ACORD Clause Retrieval Dataset
(Redirected from Clause Retrieval Corpus)
Jump to navigation
Jump to search
A ACORD Clause Retrieval Dataset is a graded-relevance expert-annotated legal clause dataset that contains relevance annotations for contract clause retrieval tasks to support precedent-based contract drafting.
- AKA: Atticus Clause Retrieval Dataset, ACORD Dataset, Clause Retrieval Corpus, Precedent Clause Dataset.
- Context:
- It can typically contain 114 Querys paired with 126,000+ Query-Clause Pairs from legal contracts.
- It can typically include 400+ EDGAR Contracts as source documents for clause extraction.
- It can typically provide 1-5 Star Ratings indicating clause quality and relevance levels.
- It can typically support Graded Relevance Evaluation using NDCG metrics.
- It can typically enable Retrieval-Augmented Generation for contract drafting applications.
- ...
- It can often facilitate Few-Shot Clause Learning through high-quality examples.
- It can often benchmark Dense Retrieval Systems against sparse baselines.
- It can often evaluate Cross-Domain Generalization across contract types.
- It can often measure Precision at K for top-ranked clauses.
- ...
- It can range from being a Small ACORD Clause Retrieval Dataset to being a Large ACORD Clause Retrieval Dataset, depending on its dataset size.
- It can range from being a Single-Domain ACORD Clause Retrieval Dataset to being a Multi-Domain ACORD Clause Retrieval Dataset, depending on its contract domain coverage.
- It can range from being a Binary ACORD Clause Retrieval Dataset to being a Graded ACORD Clause Retrieval Dataset, depending on its relevance annotation granularity.
- It can range from being a Static ACORD Clause Retrieval Dataset to being a Evolving ACORD Clause Retrieval Dataset, depending on its update frequency.
- ...
- It can integrate with Clause Similarity Retrieval Mechanisms for system training.
- It can support Retrieval-Augmented Natural Language Generation (RAG) Techniques for clause generation.
- It can benchmark Contract Clause Discovery Tasks through retrieval evaluation.
- It can connect to Contract Management Platforms for clause library building.
- It can interface with AI-based Contract Review Systems for precedent access.
- ...
- Example(s):
- ACORD v1 (2024), with 114 querys and 126,000 pairs from EDGAR filings.
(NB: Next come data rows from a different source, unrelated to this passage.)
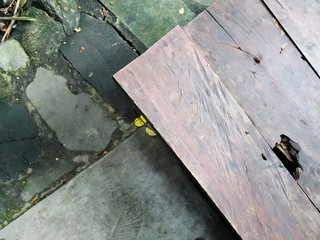 Wood plank and gray natural stone as landscape surface finishing material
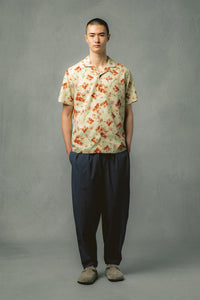 A man wearing a floral shirt and technical trousers from Scottish menswear brand KESTIN.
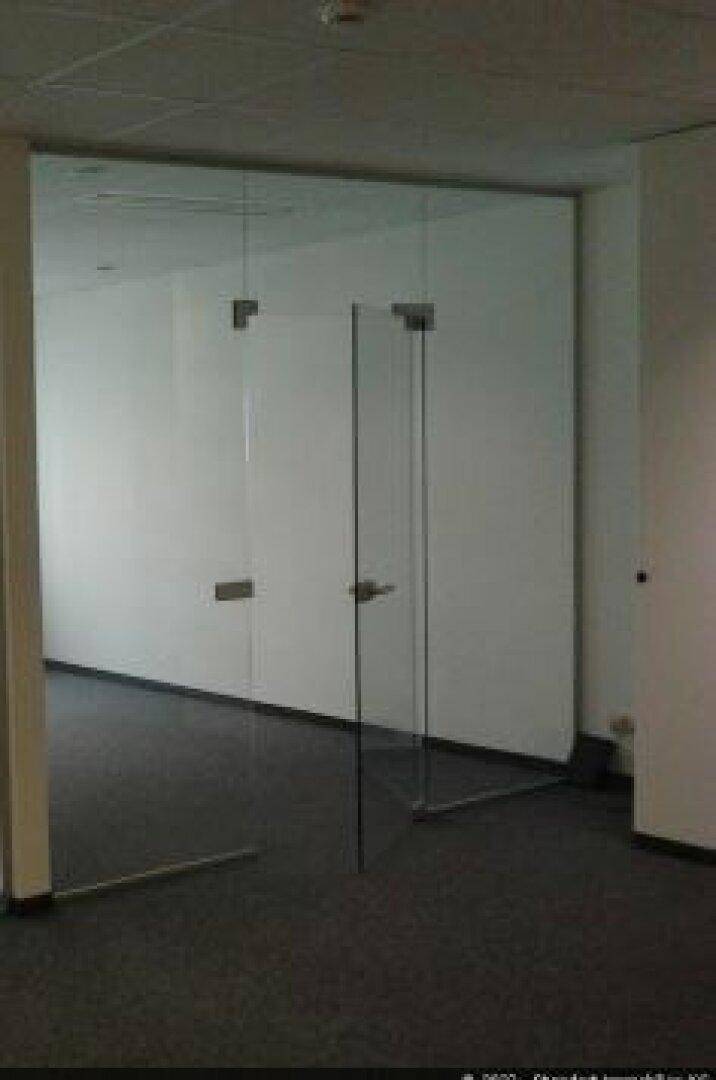 Leerer Büroraum mit Teppichboden und modernen Glastüren, die Transparenz schaffen.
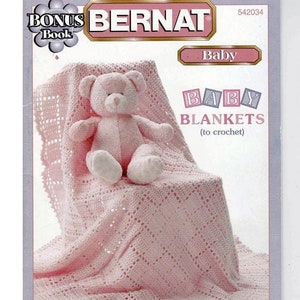May include: A pink crocheted baby blanket with a teddy bear sitting on top of it. The blanket is on a white chair. The image is from a Bernat crochet pattern book. The text on the cover reads "Baby Blankets (to crochet)"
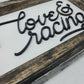 This house runs on Love & Racing Sign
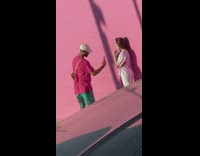 Woman face mask photo shoot pink wall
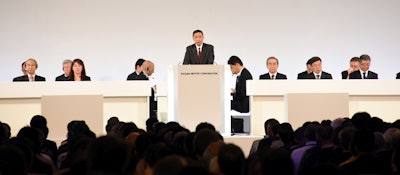 In this photo released by Nissan Motor Co., Nissan Chief Executive Hiroto Saikawa, center, speaks at the company's shareholders' meeting in Tokyo Monday, April 8, 2019. Image credit: Nissan Motor Co. via AP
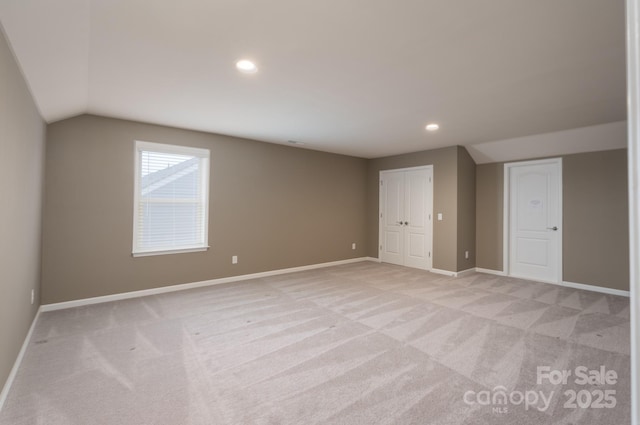 additional living space featuring light carpet and vaulted ceiling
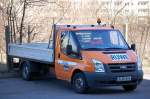 Ein FORD TRANSIT mit Ladefl�che der Dienstleistungsfirma RUWE aus Nerlin, 26.03.12 Berlin-Pankow.
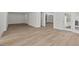 Finished basement with hardwood floors and doors leading to backyard at 488 Colvard Farms Rd, Durham, NC 27713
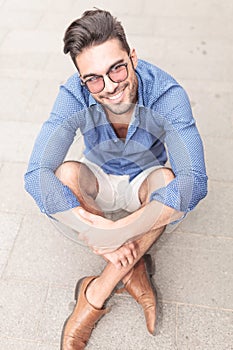 Smiling young casual man with glasses sitting on the sidewalk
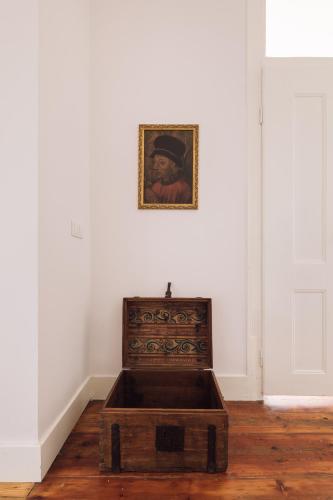 a wooden chest in a room with a picture on the wall at The Visionaire Apartments in Lisbon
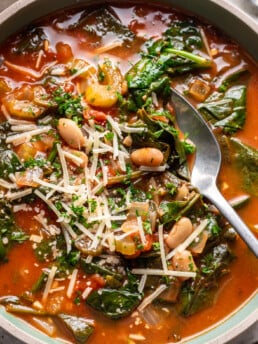 a bowl of spinach and white bean soup with a spoon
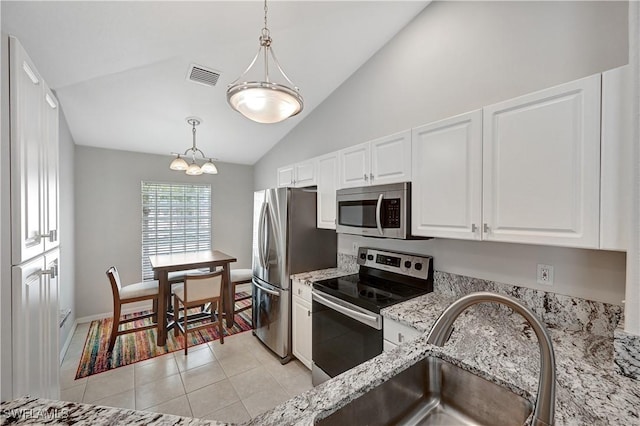 kitchen featuring white cabinetry, light tile patterned flooring, decorative light fixtures, and appliances with stainless steel finishes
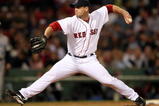 BOSTON - SEPTEMBER 29:  Billy Wagner #13 of the Boston Red Sox delivers a pitch in the eighth inning against the Toronto Blue Jays on September 29, 2009 at Fenway Park in Boston, Massachusetts.  (Photo by Elsa/Getty Images)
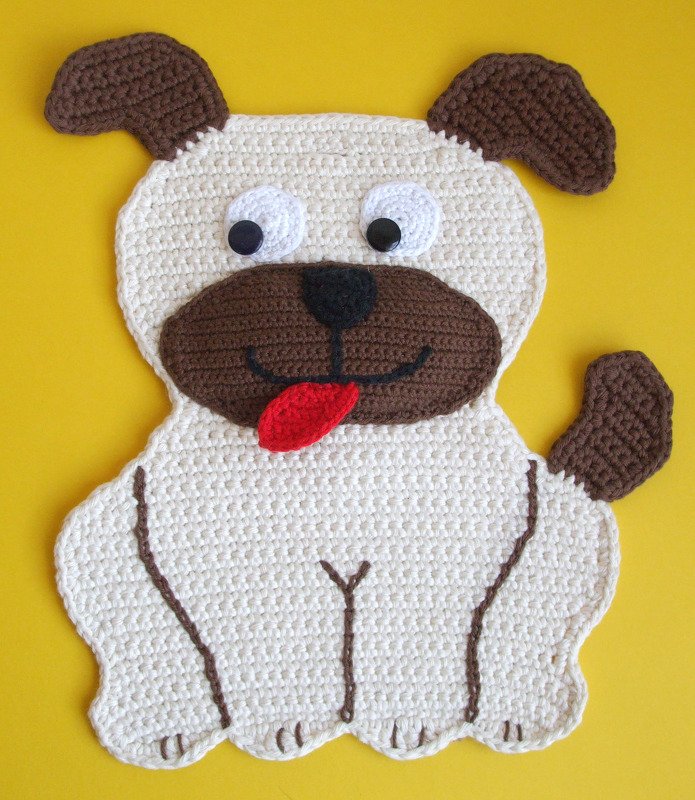 Gehäkelter Topflappen in Form eines sitzenden Hundes, cremefarben mit braunen Ohren, Schnauze und roter Zunge auf gelbem Hintergrund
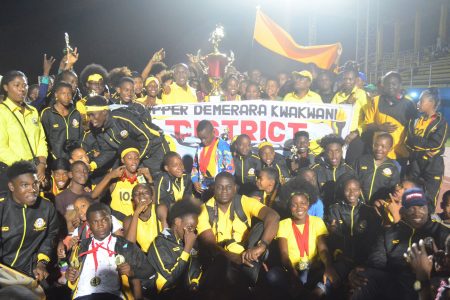 Athletes and officials of Upper Demerara/Kwakwani celebrating last evening at the National Track and Field Centre with the Champions of Champions trophy with Non-Alcoholic Brand Manager from Banks DIH Limited, Clayton McKenzie. (Orlando Charles photo) 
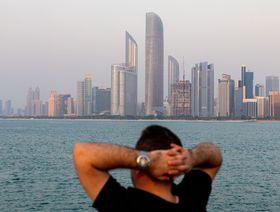 شخص جالس ينظر إلى أفق إمارة أبوظبي، الإمارات العربية المتحدة - المصدر: بلومبرغ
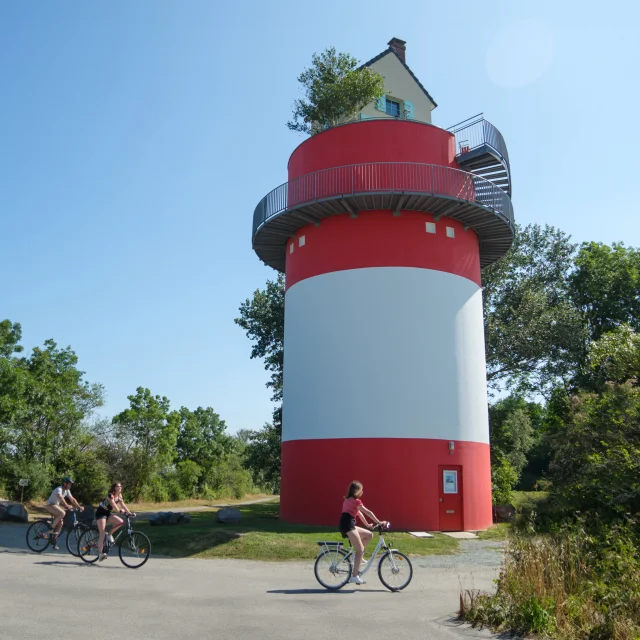 3 personnes à vélo qui passent devant la Villa Cheminee Oeoeuvre Du Parcours Estuaire Nantes Saint Nazaire Cadre Large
- Query Types in ACORD, such as:
- Obligation Querys seeking duty clauses.
- Right Querys finding entitlement provisions.
- Restriction Querys locating limitation clauses.
- Annotation Levels in ACORD, such as:
- 5-Star Clauses representing perfect precedents.
- 3-Star Clauses showing partial relevance.
- 1-Star Clauses indicating minimal applicability.
- ...
- Counter-Example(s):
- Binary Classification Datasets like CUAD, which lack graded relevance.
- Document-Level Datasets without clause-level annotations.
- Synthetic Legal Datasets lacking real contract examples.
- See: Contract Understanding Atticus Dataset (CUAD), LEDGAR Dataset, Clause Similarity Retrieval Mechanism, Contract Clause Discovery Task, Retrieval-Augmented Natural Language Generation (RAG) Technique, Legal Clause Identification Task, Annotated Legal Dataset, Contract Drafting System.